◆ **Items**
....
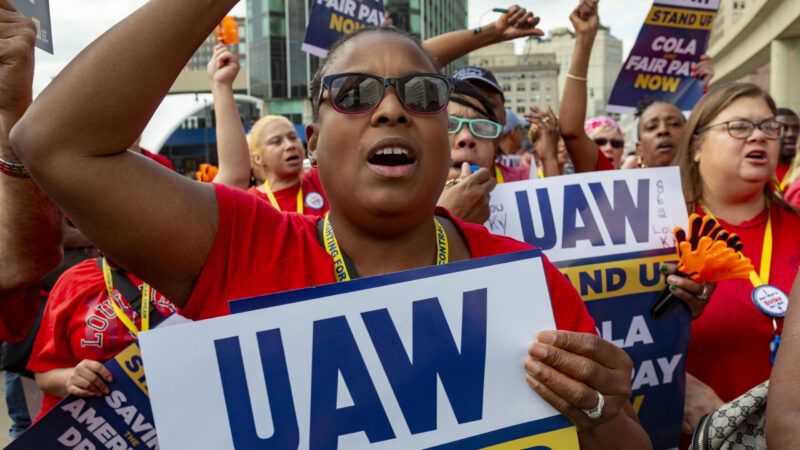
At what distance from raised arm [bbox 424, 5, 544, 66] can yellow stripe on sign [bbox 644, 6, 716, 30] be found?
1.67 m

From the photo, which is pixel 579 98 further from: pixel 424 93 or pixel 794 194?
pixel 424 93

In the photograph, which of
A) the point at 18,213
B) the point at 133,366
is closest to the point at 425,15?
the point at 133,366

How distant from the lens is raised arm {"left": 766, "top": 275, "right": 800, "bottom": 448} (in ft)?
4.18

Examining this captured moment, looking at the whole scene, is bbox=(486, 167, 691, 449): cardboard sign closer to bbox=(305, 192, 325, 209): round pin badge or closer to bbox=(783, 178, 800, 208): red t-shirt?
bbox=(783, 178, 800, 208): red t-shirt

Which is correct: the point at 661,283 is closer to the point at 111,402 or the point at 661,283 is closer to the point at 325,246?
the point at 325,246

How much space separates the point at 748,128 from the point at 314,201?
2822 mm

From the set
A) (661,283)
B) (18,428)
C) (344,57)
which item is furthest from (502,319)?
(18,428)

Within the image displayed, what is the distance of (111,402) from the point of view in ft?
6.96

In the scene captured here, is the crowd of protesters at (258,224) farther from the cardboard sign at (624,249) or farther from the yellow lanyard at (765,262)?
the cardboard sign at (624,249)

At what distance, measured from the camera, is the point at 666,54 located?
485cm

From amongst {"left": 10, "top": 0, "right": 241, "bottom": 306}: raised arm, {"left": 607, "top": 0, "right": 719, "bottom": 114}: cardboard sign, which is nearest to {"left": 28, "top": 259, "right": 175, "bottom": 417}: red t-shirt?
{"left": 10, "top": 0, "right": 241, "bottom": 306}: raised arm

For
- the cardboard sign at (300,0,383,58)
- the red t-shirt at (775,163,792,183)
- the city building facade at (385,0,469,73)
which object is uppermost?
the city building facade at (385,0,469,73)

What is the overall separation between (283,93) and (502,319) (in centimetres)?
5111

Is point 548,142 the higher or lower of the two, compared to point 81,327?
higher
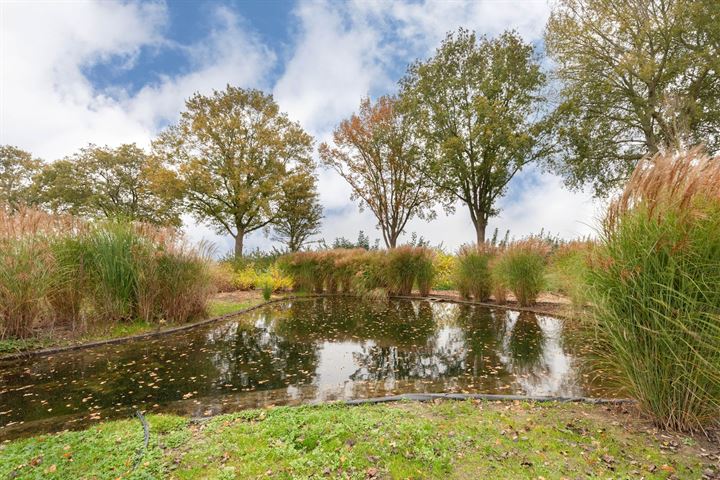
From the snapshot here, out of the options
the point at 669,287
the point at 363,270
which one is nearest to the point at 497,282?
the point at 363,270

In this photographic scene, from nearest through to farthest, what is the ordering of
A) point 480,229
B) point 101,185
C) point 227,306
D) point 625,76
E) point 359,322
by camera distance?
point 359,322 < point 227,306 < point 625,76 < point 480,229 < point 101,185

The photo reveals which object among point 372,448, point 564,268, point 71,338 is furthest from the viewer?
point 564,268

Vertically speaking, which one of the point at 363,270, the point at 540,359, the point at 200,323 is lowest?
the point at 540,359

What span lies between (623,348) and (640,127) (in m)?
18.1

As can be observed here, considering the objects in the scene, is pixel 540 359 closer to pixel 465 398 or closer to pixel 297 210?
pixel 465 398

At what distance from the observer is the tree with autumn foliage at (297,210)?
2357 cm

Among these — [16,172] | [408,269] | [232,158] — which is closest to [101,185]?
[16,172]

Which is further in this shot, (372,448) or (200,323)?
(200,323)

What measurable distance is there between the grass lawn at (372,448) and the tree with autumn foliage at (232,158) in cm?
1944

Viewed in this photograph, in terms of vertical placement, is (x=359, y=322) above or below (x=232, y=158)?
below

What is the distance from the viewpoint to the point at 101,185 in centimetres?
A: 2753

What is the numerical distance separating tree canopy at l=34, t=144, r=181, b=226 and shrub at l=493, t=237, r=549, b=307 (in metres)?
21.6

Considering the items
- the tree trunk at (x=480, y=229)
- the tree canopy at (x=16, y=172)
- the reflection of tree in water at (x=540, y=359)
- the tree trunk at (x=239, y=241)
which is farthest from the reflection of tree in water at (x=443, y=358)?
the tree canopy at (x=16, y=172)

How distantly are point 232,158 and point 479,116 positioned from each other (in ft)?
....
Copy out the records word for word, starting at the line containing "Which is further" and continuing through the end of the records.

◆ **Reply to the task**
Which is further in this shot, (372,448) or (200,323)?
(200,323)

What measurable distance is there between the grass lawn at (372,448) and the tree with autumn foliage at (232,158) in cm?
1944

Viewed in this photograph, in terms of vertical placement, is (x=359, y=322) above or below (x=232, y=158)?
below

What is the distance from the viewpoint to the point at 101,185 in centimetres?
A: 2753

What is the numerical distance separating tree canopy at l=34, t=144, r=181, b=226 and shrub at l=493, t=237, r=549, b=307 (in metres)?
21.6

Considering the items
- the tree trunk at (x=480, y=229)
- the tree canopy at (x=16, y=172)
- the reflection of tree in water at (x=540, y=359)
- the tree trunk at (x=239, y=241)
which is farthest from the reflection of tree in water at (x=443, y=358)?
the tree canopy at (x=16, y=172)

How distantly are point 232,158 and point 479,116 positioned from each other (in ft)?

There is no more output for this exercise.